Homicidio motivado por súplica de la víctima. El que matara a otro que se hallase gravemente enfermo o herido, obedeciendo a súplicas serias, reiteradas e insistentes de la víctima, será castigado con pena privativa de libertad de hasta tres años.

e) Finalmente, la legislación de Perú establece en el art. 212:

Homicidio piadoso.

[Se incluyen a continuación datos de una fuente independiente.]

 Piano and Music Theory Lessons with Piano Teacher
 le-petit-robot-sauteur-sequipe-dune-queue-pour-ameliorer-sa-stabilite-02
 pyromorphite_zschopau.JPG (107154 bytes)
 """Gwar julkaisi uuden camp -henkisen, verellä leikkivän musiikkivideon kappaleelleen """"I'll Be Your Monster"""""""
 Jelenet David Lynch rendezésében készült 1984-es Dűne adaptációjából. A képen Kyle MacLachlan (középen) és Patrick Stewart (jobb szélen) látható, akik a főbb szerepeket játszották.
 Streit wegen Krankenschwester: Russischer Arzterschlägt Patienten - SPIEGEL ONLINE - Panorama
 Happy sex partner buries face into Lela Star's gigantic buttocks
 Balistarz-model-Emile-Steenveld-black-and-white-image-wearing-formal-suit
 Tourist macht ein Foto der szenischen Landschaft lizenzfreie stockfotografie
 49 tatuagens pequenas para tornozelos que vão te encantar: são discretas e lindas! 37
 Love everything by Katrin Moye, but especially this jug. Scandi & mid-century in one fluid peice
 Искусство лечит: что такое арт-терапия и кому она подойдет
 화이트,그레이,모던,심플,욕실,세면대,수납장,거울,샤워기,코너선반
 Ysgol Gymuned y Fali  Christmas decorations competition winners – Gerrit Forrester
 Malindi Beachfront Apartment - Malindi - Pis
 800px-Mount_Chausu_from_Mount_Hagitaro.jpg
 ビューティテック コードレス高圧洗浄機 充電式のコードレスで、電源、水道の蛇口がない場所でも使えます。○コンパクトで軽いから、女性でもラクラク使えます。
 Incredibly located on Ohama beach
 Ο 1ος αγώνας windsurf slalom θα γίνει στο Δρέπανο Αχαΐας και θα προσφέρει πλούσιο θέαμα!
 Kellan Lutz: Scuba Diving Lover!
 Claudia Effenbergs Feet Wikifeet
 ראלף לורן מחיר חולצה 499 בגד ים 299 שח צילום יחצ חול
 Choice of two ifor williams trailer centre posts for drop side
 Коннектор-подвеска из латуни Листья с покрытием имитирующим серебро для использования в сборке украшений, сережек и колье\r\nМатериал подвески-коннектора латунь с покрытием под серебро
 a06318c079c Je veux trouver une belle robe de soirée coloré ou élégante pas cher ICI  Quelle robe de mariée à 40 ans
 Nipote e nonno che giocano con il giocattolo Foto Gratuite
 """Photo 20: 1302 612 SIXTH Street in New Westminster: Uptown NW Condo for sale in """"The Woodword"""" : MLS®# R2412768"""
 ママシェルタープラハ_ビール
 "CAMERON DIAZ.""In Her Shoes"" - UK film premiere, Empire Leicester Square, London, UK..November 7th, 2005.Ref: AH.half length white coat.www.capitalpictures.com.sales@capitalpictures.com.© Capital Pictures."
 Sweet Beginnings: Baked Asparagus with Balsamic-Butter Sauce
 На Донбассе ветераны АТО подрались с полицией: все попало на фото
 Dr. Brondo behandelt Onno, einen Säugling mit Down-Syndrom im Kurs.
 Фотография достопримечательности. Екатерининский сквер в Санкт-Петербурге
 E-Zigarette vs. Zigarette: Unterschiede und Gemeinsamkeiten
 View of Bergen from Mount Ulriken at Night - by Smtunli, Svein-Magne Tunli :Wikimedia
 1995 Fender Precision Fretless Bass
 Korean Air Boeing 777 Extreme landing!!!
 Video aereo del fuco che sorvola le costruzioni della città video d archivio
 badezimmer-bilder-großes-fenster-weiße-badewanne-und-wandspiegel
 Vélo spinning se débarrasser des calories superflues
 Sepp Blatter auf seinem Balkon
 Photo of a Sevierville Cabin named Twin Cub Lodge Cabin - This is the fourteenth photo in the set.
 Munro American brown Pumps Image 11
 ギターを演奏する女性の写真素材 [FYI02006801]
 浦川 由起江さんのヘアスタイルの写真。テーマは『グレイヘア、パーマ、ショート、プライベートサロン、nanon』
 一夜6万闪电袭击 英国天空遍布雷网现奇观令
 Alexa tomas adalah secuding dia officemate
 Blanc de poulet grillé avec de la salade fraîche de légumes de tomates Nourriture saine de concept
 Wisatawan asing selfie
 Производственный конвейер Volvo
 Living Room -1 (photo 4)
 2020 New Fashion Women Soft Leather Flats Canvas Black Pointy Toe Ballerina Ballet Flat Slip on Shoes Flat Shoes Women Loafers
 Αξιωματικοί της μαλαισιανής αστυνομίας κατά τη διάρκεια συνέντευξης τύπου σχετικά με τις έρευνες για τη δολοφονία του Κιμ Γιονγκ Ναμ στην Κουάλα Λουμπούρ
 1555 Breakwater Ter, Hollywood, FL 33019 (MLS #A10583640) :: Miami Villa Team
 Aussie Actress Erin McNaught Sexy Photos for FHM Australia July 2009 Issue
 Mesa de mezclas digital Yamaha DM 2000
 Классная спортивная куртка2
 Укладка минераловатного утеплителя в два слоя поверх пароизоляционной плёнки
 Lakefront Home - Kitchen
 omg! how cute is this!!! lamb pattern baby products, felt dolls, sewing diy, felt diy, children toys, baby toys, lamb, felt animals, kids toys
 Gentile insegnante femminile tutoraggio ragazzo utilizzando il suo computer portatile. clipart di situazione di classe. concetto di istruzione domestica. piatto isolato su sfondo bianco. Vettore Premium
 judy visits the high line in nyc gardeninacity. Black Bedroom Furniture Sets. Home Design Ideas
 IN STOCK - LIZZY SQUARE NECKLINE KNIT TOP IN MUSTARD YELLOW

El que, por piedad, mata a un enfermo incurable que le solicita de manera expresa y consciente para poner fin a sus intolerables dolores, será reprimido con pena privativa de libertad no mayor de tres años.

Eutanasia y dignidad de la persona humana

Delimitado el concepto jurídico-penal de eutanasia, en los términos restrictivos expuestos anteriormente, cabe preguntarse acerca de la "eticidad" de una posible legislación eutanásica; en otras palabras, si es aceptable, desde el punto de vista ético y jurídico, despenalizar este tipo de conductas.

Los defensores de la despenalización de la eutanasia fundamentan sus razonamientos, precisamente, en la "dignidad de la persona humana". Según hemos señalado más arriba, suele identificarse la expresión eutanasia con "muerte digna". El término dignidad, que ha sido utilizado de manera creciente en diversos cuerpos normativos nacionales e internacionales12 , es de compleja definición y en nombre de la "dignidad de la persona humana", se han defendido procedimientos, especialmente en el campo de la salud, muy cuestionados desde un punto de vista ético(8, p.3).

De la dignidad inherente a la persona humana derivan todos los derechos humanos, comprendido, obviamente, aquel derecho primigenio a la vida. Respetar la dignidad del individuo implica, necesariamente, abstenerse de realizar cualquier acto, incluida la promulgación de normas, que puedan menoscabarla(1, p.123-124).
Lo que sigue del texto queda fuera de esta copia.